Next: Extending Sherpa Data Analysis with S-Lang
Up: High Performance Computing
Previous: Planck/LFI DPC Software Integration plan
Table of Contents - Subject Index - Author Index - Search - PS reprint - PDF reprint

Lama, N., Vuerli, C., Smareglia, R., Gasparo, F., Genghini, M., & Pasian, F. 2003, in ASP Conf. Ser., Vol. 314 Astronomical Data Analysis Software and Systems XIII, eds. F. Ochsenbein, M. Allen, & D. Egret (San Francisco: ASP), 400

Grid Data Distribution strategy: Design and Implementation of a Pipeline Oriented Data Management System

N. Lama, C. Vuerli, R. Smareglia, F. Gasparo, F. Pasian
INAF/Osservatorio Astronomico di Trieste, Via G.B.Tiepolo 11, I-34131, Trieste, Italy. e-mail: family-name@ts.astro.it

M. Genghini
Istituto Astrofisica Spaziale e Fisica Cosmica, Bologna

Abstract:

Dynamic data distribution is a key factor in Grid computing.
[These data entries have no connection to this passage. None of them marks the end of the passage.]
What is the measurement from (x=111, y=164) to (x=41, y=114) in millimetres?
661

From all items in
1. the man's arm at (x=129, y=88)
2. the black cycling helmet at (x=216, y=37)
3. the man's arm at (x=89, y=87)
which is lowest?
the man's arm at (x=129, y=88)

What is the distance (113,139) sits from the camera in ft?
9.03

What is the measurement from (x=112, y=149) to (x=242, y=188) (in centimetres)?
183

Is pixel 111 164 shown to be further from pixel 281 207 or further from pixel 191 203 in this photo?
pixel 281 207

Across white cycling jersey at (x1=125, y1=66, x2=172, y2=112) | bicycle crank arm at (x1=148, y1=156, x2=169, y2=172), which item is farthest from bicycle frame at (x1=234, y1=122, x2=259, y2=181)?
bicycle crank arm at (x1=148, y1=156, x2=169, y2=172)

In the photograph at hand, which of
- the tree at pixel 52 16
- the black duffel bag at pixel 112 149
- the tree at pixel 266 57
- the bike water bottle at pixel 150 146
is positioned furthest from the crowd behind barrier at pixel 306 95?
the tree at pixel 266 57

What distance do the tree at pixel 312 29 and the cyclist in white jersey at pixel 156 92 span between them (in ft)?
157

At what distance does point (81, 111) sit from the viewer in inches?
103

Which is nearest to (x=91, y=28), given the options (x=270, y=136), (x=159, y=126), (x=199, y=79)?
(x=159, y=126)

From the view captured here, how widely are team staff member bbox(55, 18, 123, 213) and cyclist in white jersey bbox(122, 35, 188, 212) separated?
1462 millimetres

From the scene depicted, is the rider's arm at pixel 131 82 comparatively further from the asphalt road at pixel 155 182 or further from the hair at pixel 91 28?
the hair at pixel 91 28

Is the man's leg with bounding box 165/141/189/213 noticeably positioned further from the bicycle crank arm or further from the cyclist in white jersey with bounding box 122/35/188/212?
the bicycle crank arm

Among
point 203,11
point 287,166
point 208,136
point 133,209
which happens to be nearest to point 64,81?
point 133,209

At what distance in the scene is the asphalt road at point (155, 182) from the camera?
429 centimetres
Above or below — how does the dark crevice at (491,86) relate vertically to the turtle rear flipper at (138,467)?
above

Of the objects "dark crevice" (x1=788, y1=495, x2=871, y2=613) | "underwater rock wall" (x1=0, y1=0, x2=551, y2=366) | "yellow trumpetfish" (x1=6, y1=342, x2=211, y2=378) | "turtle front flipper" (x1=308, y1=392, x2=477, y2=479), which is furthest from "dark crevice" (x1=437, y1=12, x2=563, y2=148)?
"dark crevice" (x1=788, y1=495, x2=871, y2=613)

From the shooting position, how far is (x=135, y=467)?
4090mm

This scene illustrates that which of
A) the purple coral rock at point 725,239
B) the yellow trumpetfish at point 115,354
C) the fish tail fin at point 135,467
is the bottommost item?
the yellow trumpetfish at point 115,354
The DMC project, aiming at improving collaborative research by allowing data to be shared more easily across applications cooperating within a federated environment, is described. DMC is the data management system chosen by the Planck Satellite Survey Community, and specifically by the two Data Processing Centers, as a common infrastructure for the data handling applications being developed. Particular reference is here made to the design of the model, the data structures and to the portability of the Planck experience to other pipeline-oriented distributed environments, with particular reference to Grid-enabled systems.

1. Introduction

The aim of the project is to provide a pipeline-oriented data management system specialized with data products required by grid oriented data processing modules. The underlying principle of DMC is to have a service tool through which a pool of applications can store and retrieve their data products from a number of geographically distributed data repositories. These concepts make the DMC a tool particularly suited to data grid applications . Originally required within the framework of the Planck IDIS (Integrated Data and Information System) Working Group, the system has been designed so as to be fully portable to other experiments, missions and data management projects. Design details are given in [Vuerli 2001a; Vuerli 2001b; Lama 2002].

2. DMC model: THE CORE

The DMC has a multi-tier software architecture which is object-oriented and is organised into independent layers: the DMCI (DMC Interface) and the physical implementation (see Figure 1). The DMCI is the User Interface (or Presentation Layer), a set of interfaces (API-like) through which scientific applications can exploit the DMC services. These interfaces hide the actual physical implementation from the user or the calling application. The DMC Physical implementation is the Data Services Layer which communicates directly with the Database. A crucial objective was to hierarchically develop the DMC; the result is that the DMC is implemented by a Business Services Layer, related to application oriented objects, plus a DMC Core implementation. The latter is the Basic Services Layer, which implements the foundation for the data handling. It provides a set of basic services portable to all those experiments that are pipeline/module oriented. The core organizes data products within the associated module or pipeline producer object, aiming at speeding up data exchange between clients.

**Figure 1:** DMC multi-tier layout
$\begin{figure} \epsscale{.90} \plotone{P4-9_f1.eps} % \end{figure}$

3. DMC compatibility with Grid concepts

The DMC is a Digital Library that can be mounted on the top of a Data Grid infrastructure [Pasian 2004, Smareglia 2004] and provides services for manipulating, presenting, discovering, browsing and displaying digital objects. It is a particular implementation of the Generic Virtual Data Access and Integration Technology layer. It enhances and specializes the following core services of Grid-enabled data storage resource [Stockinger 2001].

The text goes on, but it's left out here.